Ignore confidentiality, availability for now, discussed later.
Example: 100 GB data, can read/write anywhere, want to detect tampering anywhere
Physical security
- Disk in safe, keep in your pocket
- con: expensive, no remote access
- Better: leverage small, secure medium & use large, insecure storage server
Checksums/hashes
- Store hash of data on small device
- Standard checksum: good at detecting random errors, bad at engineered errors
Better: cryptographic hash
- Efficient to compute
- One-way (i.e., given x and H(x), no efficient way to find an x' such that H(x') = H(x) )
- One-way
- Vulnerable to random-guessing attack (and birthday attack)
- 160 bit hash means 1 in 2^160 chance for 2 inputs to have same output H(x).

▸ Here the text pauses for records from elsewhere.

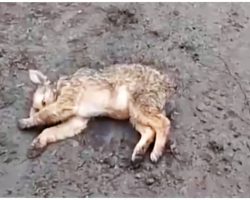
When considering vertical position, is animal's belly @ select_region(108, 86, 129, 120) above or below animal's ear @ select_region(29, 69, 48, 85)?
below

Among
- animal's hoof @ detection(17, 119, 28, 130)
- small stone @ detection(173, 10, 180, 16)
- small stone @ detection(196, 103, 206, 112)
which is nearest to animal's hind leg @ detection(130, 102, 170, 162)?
small stone @ detection(196, 103, 206, 112)

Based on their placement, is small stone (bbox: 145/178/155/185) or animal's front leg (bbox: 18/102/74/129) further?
animal's front leg (bbox: 18/102/74/129)

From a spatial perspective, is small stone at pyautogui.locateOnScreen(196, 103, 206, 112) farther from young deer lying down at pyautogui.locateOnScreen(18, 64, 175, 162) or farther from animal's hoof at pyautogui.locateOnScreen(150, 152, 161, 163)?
animal's hoof at pyautogui.locateOnScreen(150, 152, 161, 163)

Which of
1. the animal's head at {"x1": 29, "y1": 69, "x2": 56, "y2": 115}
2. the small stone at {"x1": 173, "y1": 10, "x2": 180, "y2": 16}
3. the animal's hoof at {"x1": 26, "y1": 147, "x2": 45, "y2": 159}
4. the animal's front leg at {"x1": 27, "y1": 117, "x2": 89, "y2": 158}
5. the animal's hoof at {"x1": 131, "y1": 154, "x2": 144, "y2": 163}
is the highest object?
the small stone at {"x1": 173, "y1": 10, "x2": 180, "y2": 16}

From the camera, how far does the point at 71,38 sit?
16.9 ft

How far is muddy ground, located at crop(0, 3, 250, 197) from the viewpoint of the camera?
13.1 ft

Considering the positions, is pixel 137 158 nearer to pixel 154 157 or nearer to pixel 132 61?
pixel 154 157

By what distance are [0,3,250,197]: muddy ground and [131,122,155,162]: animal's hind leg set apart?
0.20 feet

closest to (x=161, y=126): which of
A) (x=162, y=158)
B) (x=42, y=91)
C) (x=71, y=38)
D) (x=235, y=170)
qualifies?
(x=162, y=158)

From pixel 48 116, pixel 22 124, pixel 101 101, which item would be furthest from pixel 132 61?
pixel 22 124

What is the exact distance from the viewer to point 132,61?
16.1 feet

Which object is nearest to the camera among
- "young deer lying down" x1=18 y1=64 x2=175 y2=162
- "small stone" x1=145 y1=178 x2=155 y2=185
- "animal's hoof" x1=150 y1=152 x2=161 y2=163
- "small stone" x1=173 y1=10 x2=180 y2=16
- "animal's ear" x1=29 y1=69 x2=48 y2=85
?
"small stone" x1=145 y1=178 x2=155 y2=185

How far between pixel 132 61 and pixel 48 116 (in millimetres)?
848

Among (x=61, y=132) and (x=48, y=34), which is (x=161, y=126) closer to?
(x=61, y=132)
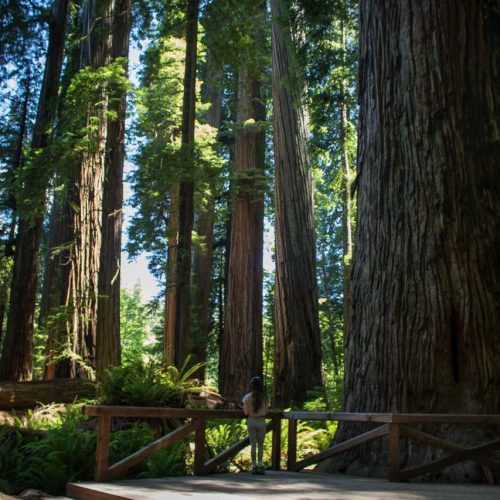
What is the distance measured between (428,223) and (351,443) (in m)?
2.38

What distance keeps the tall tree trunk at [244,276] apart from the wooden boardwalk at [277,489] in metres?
10.6

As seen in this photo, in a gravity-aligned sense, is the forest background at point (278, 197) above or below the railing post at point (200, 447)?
above

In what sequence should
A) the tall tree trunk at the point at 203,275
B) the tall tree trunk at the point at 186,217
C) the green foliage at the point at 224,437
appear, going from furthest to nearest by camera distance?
the tall tree trunk at the point at 203,275 → the tall tree trunk at the point at 186,217 → the green foliage at the point at 224,437

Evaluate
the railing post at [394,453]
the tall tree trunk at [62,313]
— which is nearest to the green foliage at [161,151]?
the tall tree trunk at [62,313]

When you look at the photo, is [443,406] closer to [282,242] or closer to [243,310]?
[282,242]

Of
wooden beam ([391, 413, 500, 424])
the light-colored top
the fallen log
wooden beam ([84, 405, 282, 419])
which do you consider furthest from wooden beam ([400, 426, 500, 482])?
the fallen log

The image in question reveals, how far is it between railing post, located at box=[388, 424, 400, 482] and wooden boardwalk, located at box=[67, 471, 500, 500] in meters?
0.12

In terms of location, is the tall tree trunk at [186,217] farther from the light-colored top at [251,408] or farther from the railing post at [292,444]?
the light-colored top at [251,408]

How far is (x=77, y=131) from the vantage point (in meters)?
12.2

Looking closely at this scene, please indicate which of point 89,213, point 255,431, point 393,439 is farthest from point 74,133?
point 393,439

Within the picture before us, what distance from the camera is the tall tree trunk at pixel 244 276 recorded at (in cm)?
1661

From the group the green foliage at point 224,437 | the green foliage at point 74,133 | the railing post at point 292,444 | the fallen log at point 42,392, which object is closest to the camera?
the railing post at point 292,444

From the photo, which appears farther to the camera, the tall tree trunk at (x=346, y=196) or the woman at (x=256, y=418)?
the tall tree trunk at (x=346, y=196)

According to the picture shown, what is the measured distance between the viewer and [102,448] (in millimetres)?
5762
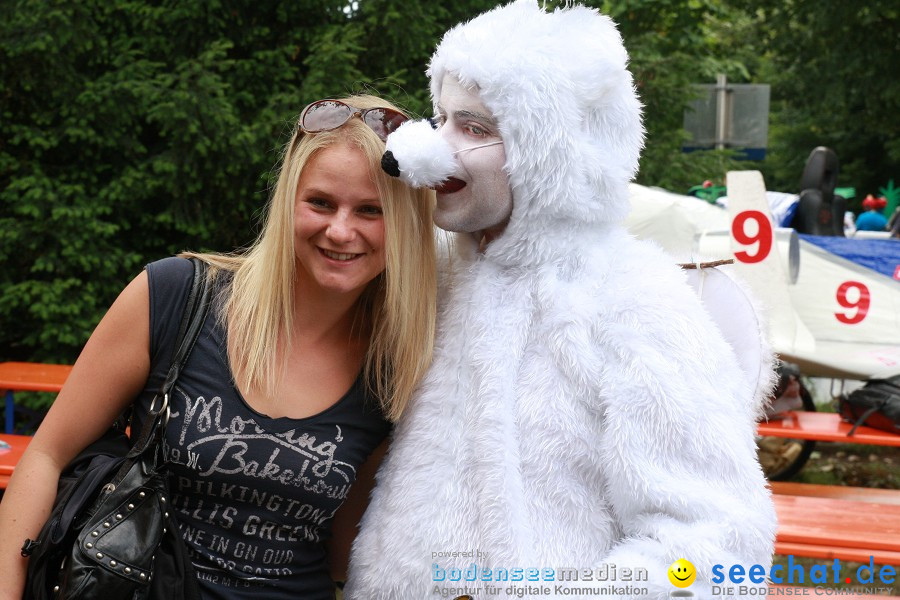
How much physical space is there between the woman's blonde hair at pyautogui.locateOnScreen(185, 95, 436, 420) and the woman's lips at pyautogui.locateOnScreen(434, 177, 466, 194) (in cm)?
11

- After trying 2^159 inputs, have a 50-50 chance of success (finding two x's with same hash)
- Have MANY uses
Are hashes irreversible? We don't know. So far, have been difficult to crack.
SHA-1 Hash Function
- Run chunks of data through tricky "compression function" many times
- For any data size, returns 160 bit hash
Have a 20 byte hash (160 bits, output of SHA-1) over 1024 bytes of data (roughly, 50 times compression)
Then, repeat trick. Have a 20 byte hash for groups of hashes (another 50x compression). Eventually, get a 20 byte hash over ALL the hashes. Just secure this.
To update: recompute hash over 1k
- Fix this hash in table, recompute parent hash
- lgN number of fixups
Why 1k? If over a huge amount (100k) then tree very shallow. Takes a long time to recompute hash if simple change was made.
Why not less than 1k? If too low, tree very deep (not much compression). End up wasting a lot of space storing hashes.
Result:
- about 3% overhead to store hashes
- The hashes can be stored insecurely. Tampering will be detected.
- Don't get something for nothing (just transform one security problem into another).
- Instead of needing 2GB of secure storage, need 20 bytes
- Amplifies what security you have
- Works with high probability (can be defeated with guessing)
- Just make probability of guessing correctly very, very small
- Based on unproven mathematical conjectures